Two years in Oklahoma was a wonderful time. Right behind our house was the railway track and behind that empty space. The stream ran down a sandstone bed to the wetlands with willow islands and the railway tressle.
Then Biloxi Mississippi, "the capital of segregation". We lived on base there. But trips outside were like taking a journey into a hostile land. They're all sorts of rules that everyone had to obey, White and Black. Good memories, but also not so good.
Then Germany, then here.
My point is though that of course all these times were wonderful. I was a kid. But the 1950s was the time when it was still perfectly acceptable down south to murder Black people. Homosexuality was illegal. So was most consensual sex between married couples! You conformed or you were thrown out. Girls were sent home if they dared wear pants to school. The rat race was on. The government was ready to attempt to survive a nuclear war. The polio epidemic. And so on.
That was a lot of hope, but it was balanced by a very real fear.
Things are much better now. I miss some things, like letting us kids loose and not seeing us until sundown. Still, historically it was a very bad century and the 1950s largely seem so wonderful only by comparison to the horrors that had come before.

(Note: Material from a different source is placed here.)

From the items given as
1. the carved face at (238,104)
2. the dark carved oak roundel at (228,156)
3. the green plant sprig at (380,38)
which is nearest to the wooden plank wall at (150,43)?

I remember reading stories nostalgically remembering the whirr of a hand pushed lawn mower making the smell of fresh cut grass as opposed to the smell of burning gasoline and fresh cut grass. Then I read a Ray Bradberry story in which he nostalgically remembered the swish of the scythe to cut the grass. All of us remember our childhoods as such a wonderful time. And so they were. For us as individuals.